Le Hezbollah dans le viseur d’Israël, le Liban rattrapé par la guerre
Le Liban se trouve pris en étau dans la guerre déclenchée par Donald Trump et Israël au Moyen-Orient. Ce lundi 2 mars au matin, Tel-Aviv a confirmé la menace qui plane sur le pays. Le ministre israélien de la Défense, Israël Katz, a déclaré que le chef du Hezbollah, Naïm Qassem, était désormais une "cible à éliminer", après que le groupe armé, allié de Téhéran, a tiré sur Israël en représailles à l'assassinat du guide suprême iranien Ali Khamenei. "Quiconque suit la voie de Khamenei se retrouvera bientôt avec lui dans les profondeurs de l’enfer", a prévenu le ministre israélien sur X.
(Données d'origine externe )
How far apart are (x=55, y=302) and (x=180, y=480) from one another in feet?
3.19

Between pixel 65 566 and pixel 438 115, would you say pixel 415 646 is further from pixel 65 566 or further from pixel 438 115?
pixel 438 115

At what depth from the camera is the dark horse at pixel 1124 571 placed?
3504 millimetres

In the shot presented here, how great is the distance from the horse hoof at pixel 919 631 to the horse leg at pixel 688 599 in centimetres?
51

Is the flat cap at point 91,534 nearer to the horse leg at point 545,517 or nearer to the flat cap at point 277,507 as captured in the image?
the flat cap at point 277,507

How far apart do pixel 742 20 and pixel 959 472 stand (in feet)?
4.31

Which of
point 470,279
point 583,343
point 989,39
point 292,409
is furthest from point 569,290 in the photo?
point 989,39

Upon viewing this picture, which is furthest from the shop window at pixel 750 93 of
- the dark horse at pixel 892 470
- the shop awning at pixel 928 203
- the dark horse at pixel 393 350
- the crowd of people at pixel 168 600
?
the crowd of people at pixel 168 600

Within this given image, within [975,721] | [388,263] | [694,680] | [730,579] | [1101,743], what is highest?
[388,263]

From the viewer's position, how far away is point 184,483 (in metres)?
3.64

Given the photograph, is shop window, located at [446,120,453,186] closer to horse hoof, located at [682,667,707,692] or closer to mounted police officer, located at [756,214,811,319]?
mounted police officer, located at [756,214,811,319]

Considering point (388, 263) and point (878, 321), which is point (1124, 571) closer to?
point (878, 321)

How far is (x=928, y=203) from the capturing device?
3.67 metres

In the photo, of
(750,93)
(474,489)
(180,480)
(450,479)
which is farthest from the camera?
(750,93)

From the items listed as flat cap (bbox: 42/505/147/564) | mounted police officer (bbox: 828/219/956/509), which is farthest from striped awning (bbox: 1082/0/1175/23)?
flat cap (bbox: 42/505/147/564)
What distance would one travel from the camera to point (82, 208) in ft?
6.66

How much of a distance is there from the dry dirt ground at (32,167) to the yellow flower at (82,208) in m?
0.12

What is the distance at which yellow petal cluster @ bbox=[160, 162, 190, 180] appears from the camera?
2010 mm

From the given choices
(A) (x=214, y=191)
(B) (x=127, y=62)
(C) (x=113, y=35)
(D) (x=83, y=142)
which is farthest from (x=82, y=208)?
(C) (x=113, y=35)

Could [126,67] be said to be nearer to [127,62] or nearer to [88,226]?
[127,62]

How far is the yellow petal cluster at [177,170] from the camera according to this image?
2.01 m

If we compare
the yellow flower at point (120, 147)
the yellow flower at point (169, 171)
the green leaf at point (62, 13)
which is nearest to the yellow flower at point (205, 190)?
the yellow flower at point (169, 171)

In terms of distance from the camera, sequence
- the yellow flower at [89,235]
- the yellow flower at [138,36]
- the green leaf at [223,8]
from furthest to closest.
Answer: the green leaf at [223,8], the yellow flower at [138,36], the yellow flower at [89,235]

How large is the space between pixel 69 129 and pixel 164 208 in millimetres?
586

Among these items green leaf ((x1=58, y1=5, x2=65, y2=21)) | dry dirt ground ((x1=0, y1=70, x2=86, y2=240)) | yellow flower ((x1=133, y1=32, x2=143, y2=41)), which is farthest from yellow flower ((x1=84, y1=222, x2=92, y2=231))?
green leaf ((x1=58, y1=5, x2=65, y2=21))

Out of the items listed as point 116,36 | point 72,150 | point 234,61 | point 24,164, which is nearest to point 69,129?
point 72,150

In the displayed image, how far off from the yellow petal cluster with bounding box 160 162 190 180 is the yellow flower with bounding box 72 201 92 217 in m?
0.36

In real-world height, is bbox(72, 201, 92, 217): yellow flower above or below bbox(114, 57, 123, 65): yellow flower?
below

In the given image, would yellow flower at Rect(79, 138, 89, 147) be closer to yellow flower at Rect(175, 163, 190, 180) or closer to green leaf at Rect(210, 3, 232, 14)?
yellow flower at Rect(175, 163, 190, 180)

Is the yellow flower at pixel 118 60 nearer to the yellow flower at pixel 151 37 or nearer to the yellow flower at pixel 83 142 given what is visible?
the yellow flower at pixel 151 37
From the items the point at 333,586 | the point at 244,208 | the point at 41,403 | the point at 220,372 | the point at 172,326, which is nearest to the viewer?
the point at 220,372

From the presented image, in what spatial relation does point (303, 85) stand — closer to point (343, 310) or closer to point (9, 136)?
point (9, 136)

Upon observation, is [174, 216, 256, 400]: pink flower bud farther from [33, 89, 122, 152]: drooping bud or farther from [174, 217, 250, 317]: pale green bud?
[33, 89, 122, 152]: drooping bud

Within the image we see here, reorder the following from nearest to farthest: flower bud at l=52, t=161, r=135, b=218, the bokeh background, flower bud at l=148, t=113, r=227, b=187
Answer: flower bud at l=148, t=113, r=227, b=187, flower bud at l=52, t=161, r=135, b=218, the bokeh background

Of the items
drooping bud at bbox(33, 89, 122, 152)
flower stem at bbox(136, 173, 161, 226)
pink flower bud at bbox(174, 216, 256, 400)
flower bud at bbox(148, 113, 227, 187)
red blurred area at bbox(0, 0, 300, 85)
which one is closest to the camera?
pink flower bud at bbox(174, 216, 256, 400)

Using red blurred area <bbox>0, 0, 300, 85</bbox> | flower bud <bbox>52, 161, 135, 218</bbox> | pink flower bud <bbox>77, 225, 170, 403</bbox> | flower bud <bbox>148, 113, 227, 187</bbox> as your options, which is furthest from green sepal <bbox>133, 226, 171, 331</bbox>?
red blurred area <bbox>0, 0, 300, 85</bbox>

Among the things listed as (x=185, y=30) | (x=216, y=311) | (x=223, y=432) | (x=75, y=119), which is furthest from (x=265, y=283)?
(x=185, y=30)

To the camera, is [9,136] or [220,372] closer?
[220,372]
Après deux jours de bombardements américains et israéliens en Iran, le conflit s’est donc étendu jusqu’au Liban, où Tsahal a annoncé dans la nuit de dimanche à lundi avoir commencé à frapper le Hezbollah. Après avoir ordonné l’évacuation de dizaines de villes libanaises, l’armée israélienne a d’abord ciblé des localités du sud du Liban, qui accueillaient des représentants du mouvement armé chiite. Avant de frapper jusqu’à Beyrouth, la capitale, dont le sud est un fief notoire du Hezbollah. Des explosions ont été signalées dans la capitale et en périphérie sud. "Les frappes se poursuivent et leur intensité va augmenter", a affirmé dans la matinée le général Rafi Milo, chef du commandement nord de l’armée israélienne. Les bombardements ont déjà fait au moins 31 morts et 149 blessés, selon l’agence de presse officielle libanaise ANI.
Le Hezbollah doit "rendre ses armes illégales"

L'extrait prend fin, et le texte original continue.